## START Quoted passage
Emigrant Wilderness Backpacking: Crabtree to Gem Lake, Deer Lake, and More

Alex Wierbinski's picture

By Alex Wierbinski - Posted on 02 May 2014

Backpacking Emigrant Wilderness

A fantastic  4 day Backpacking Trip into the Emigrant Wilderness from trailhead East of Pinecrest Lake near Highway 108.

Peter describes food resources there and back, roads, fishing, trail culture and terrain descriptions that make this a fantastic description of a fantastic backpacking trip.

Trail into Emigrant Wilderness from Crabtree Trailhead.
 Backpacking Trail into Emigrant Wilderness through Crabtree Trailhead

Thanks to Peter and Jason for sharing this!

Emigrant Wilderness NF PDF

All Tahoe to Whitney MAPS
Emigrant Wilderness Backpacking Maps


Emigrant Wilderness Trailheads NF PDF

TW Emigrant-N Yosemite TRAILS
Highway 108 to Highway 120 Trail Guide


Stanislaus National Forest


Hi Alex,

Here's the overview of our hike

Hikers:  Jason Mathis, Peter Skaff & Coal Porter (my black lab)

Sept 29
We left El Dorado Hills around 9 am, heading south on Hwy 49 towards Sonora. Along the way, we stopped for lunch and to pick up crickets at a gas & bait shop near Angels Camp. The hot, pulled pork sandwiches were delicious.

From Sonora, we turned east up Hwy 108, through Twain Harte and up to Pinecrest. From there, we took the mostly well paved Crabtree road towards the Trail Head of the same name. The last mile or two is unpaved.
This trail head had a large, paved parking lot where we divvied up some of the supplies and food to balance our packs, which each came out to 50 pounds. My black lab, Coal, also had a pack (which I did not weigh), in which he carried his food, a quart of water, a white fuel canister and our water filter.

We hit the trail head right around 2 pm heading south along the well-maintained trail, climbing moderately as we turned eastward.
At the top of this ascent, near the fork with the Pine Valley trail, we came across 4 rangers who were returning to the trailhead after replacing a trail post. They asked us for our wilderness permit. Jason had obtained a campfire permit before we left, but we had neglected to get a wilderness permit.
Fortunately, the lead Ranger produced a blank permit, which we filled out, and after some pleasant conversation, we continued our trek eastward.

The weather was cool and partly cloudy, perfect for hiking, as even on the ascents, I was only lightly perspiring. The first lake we came to was Camp Lake, which is not well-named as there is essentially no camping there.

Camp Lake in Emigrant Wilderness.
Camp Lake in Emigrant Wilderness.

From Camp Lake (at 7590 feet elevation), there is a short, steep descent down to Lilly Creek (~7300 ft), then a longer ascent to a saddle (~7900 ft), then slight descent to our first night's campsite at Lillipad Lake (~ 7850 ft).
## END Quoted passage
**What is asked:**
At which lake did the hikers spend their first night, according to the backpacking trip report?
## START Supplied entries
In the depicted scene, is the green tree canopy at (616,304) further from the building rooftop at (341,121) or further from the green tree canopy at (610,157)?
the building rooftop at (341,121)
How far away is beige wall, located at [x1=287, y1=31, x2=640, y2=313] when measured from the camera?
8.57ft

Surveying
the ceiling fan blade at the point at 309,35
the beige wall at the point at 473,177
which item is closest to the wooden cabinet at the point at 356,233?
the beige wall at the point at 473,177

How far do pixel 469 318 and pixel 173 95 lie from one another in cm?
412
## END Supplied entries
**The response:**
Lillipad Lake, at about 7,850 feet.